While Fr. Sicard’s message showed some concern, many members of the PC community were unsatisfied by the lack of measures taken by the College to hold students accountable for their actions. On Wednesday, April 14, Steven Sears, vice president of student affairs and dean of students, sent an email inviting off-campus students to a conversation to address concerns. “My intention for this virtual gathering is twofold,” said Sears. “For us to address and review what took place [and] to work together to identify, imagine, and construct a plan to which we can commit together that meets your needs for living off campus while centering safety and community.”
The meeting had 113 attendees: 109 off-campus students, along with Sears; Martin Connell, director of community standards; Lieutenant John Dunbar, crime prevention/community relations officer; and Eric Croce, interim chief of Public Safety.
There were several issues and questions addressed at the Zoom meeting, including discussions about the Providence Police Department’s role in monitoring off-campus residences, the consequences for students in violation of the code of conduct, and the role of on-campus students trespassing on off-campus students’ properties.
Connell addressed the fact that 1,700 COVID-19 violations have been reported since the fall. These cases have been from reports both on and off campus, resulting in suspensions and other disciplinary actions.
Off-campus students complained that part of the reason for the large size of the “darty” on Saturday was because of on-campus students coming uninvited, refusing to leave, and becoming violent when told to.

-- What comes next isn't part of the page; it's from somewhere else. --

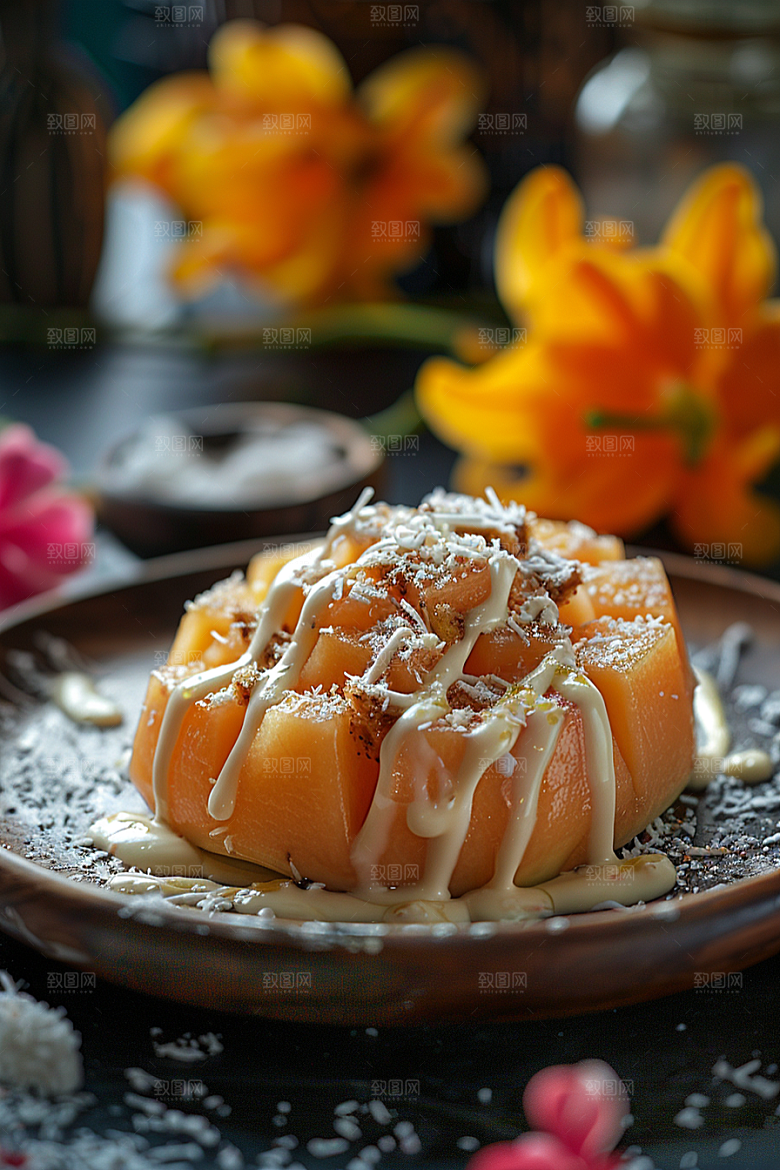 木瓜热带水果食材摄影图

In response to this, Dunbar and Croce recommended that off-campus students who feel threatened and disrespected by on-campus students refusing to leave should call Providence Police or PC Security.
Sears also stated that a message will be sent to on-campus students in the next few days, making it explicitly clear that they are not welcomed off campus if not invited and could face disciplinary action if found violating this.
As the weather continues to get nicer, and more students get vaccinated, it is evident that all students, both on and off-campus, must recommit themselves to following COVID protocols in order to see a successful completion of this semester and an in-person graduation.